Moderator: Pascale Brasseur, MSc, Reimbursement Director, Cardiovascular Reimbursement and Health Economics, Medtronic International Trading Sàrl, Tolochenaz, Switzerland
Panelists: Isabelle Durand-Zaleski, PhD, Professor of Medicine, Head of Public Health, Director of the CRU ECO Ile-De-France, Créteil, France; Rod Taylor, MSc, PhD, Professor in Health Services Research, Peninsula Medical School, Exeter, UK; David A Scott, MSc, MA, Senior Director, Health Economics, Oxford Outcomes, Oxford, UK
ISSUE: RCTs are widely considered to be the gold standard for comparative effectiveness whether or not they are used to assess cost effectiveness. Increasingly products, both devices and pharmaceuticals, enter the market without direct evidence against the comparator of interest, in the patient population of interest.  Reimbursement agencies, however, must make decisions in such situations but few provide methods guidance regarding the preferred approach. Delaying or deferring such decisions because of this lack of evidence may deprive patients of effective treatments. The panelists will represent different viewpoints regarding the value of non-RCT evidence of effectiveness and the value of analytical methods to enhance the usefulness of such evidence. David Scott will explain the analytical methods, Rod Taylor will represent the payer perspective for a system using cost effectivness analysis, Isabelle Durand Zaleski will represent the payer perspective for a system focusing on clinical efficacy, and the moderator, Pascale Brasseur will represent the manufacturers perspective.

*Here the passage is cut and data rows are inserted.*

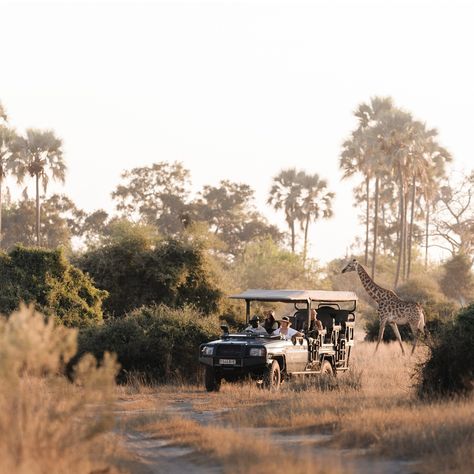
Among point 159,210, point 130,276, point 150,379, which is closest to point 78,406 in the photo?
point 150,379

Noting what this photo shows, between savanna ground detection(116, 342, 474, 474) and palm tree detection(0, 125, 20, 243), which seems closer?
savanna ground detection(116, 342, 474, 474)

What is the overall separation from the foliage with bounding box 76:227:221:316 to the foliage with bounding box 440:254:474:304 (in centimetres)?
3658

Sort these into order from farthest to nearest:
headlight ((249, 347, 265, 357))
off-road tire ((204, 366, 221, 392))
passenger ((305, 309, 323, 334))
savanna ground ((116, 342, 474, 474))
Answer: passenger ((305, 309, 323, 334)), off-road tire ((204, 366, 221, 392)), headlight ((249, 347, 265, 357)), savanna ground ((116, 342, 474, 474))

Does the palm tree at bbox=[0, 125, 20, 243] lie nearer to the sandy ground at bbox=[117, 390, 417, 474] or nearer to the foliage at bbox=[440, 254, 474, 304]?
the foliage at bbox=[440, 254, 474, 304]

OVERVIEW: Network meta-analysis is increasingly used to address a lack of direct RCT evidence. However there are situations in which network meta-analysis does not provide evidence regarding the comparators of interest in the patient population of interest. These include: when no connected network of RCT evidence exists; when data available for a new technology is non-randomised or uncontrolled; or when the technology targets a subpopulation of the patients in the network. The methods and options available for the collection and generation of evidence of comparative efficacy in these situations will be presented. The panel will then consider the advantages and disadvantages of each method and their acceptability to decision makers and manufacturers across jurisdictions.